I'm also going mark this as blocking the release of 6.x-1.1.

Comments

Freso’s picture

Status: Active » Needs review
StatusFileSize
new2.65 KB

Is there a reason these instances were not using the drupal_ functions? (Attached patch has not been tested.)

greggles’s picture

No reason that I know. I think I just didn't know about the drupal_*str* set of functions. This seems RTBC to me.

greggles’s picture

Status: Needs review » Reviewed & tested by the community

I gave this some testing and, though I found some other bugs, I don't think this introduces any bugs (my testing and the simpletests still work as expected).

Freso’s picture

Version: 6.x-1.x-dev » 5.x-2.x-dev
Status: Reviewed & tested by the community » Patch (to be ported)

Alright then, committed. :) It should probably be backported though.

Freso’s picture

Status: Patch (to be ported) » Fixed

The patch more-or-less applied to 5.x (one failed hunk, some offset), so committed there as well.
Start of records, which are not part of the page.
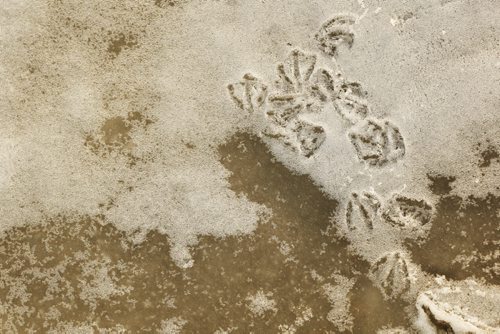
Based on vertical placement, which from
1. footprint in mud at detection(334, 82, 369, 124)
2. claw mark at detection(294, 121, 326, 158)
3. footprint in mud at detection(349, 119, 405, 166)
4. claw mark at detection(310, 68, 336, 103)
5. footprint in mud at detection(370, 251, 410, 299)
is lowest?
footprint in mud at detection(370, 251, 410, 299)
I also stumbled upon an empty for-loop while applying the failed hunk:

    for ($i = 0; _pathauto_alias_exists(drupal_substr($alias, 0, $maxlength - drupal_strlen($i)) . $separator . $i, $src); $i++) {
    }

This should probably be investigated for another (clean-up =)) patch... (It exists in both D5 and D6 versions.)

greggles’s picture

I think the empty for loop is just a way to keep trying new aliases until we get one that's unique. It's perhaps an overly fancy/brief construction which is difficult to understand (I didn't write it and I still have to think about what it does to see if it works).

Freso’s picture

From what I can see, nothing is done during the loop - not while calculating the criteria, not while actually running it! If it does anything, it's using time/CPU cycles. But then, perhaps you're seeing something I'm not. ... And then I realised it's making and storing a count in $i, which is used just a bit later... This is definitely worthy of a code comment. Before we forget what it is. :)

Freso’s picture

And since $i will always be an integer, we can safely use PHP's own strlen on it, for speed. So I'll reverse this bit.

Anonymous’s picture

Status: Fixed » Closed (fixed)

Automatically closed -- issue fixed for two weeks with no activity.